--- Task instructions ---
Please pull out each line of the material below that contains the string "pixel". Match case.

--- Source records ---
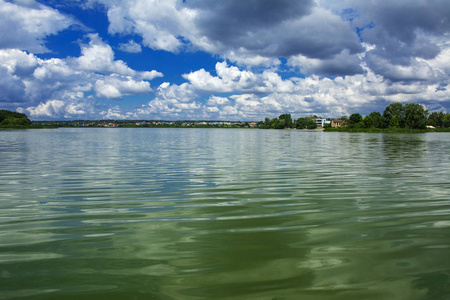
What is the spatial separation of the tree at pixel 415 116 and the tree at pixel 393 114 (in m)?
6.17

--

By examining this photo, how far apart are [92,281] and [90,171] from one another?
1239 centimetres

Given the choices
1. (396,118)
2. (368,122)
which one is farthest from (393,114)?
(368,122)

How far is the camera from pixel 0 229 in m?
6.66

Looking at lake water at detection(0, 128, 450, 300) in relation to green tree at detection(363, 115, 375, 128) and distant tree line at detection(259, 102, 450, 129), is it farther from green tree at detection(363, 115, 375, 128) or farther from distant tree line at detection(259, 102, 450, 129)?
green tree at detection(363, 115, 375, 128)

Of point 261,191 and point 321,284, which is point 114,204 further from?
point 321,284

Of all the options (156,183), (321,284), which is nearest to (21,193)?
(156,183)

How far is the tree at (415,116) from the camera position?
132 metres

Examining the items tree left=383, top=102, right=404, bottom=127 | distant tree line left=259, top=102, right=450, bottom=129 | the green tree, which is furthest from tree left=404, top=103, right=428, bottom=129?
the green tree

--- Output of the exercise ---
What is the spatial separation of the tree at pixel 415 116 and the tree at pixel 393 114 (in m)?
How far is the camera from pixel 0 229 in m?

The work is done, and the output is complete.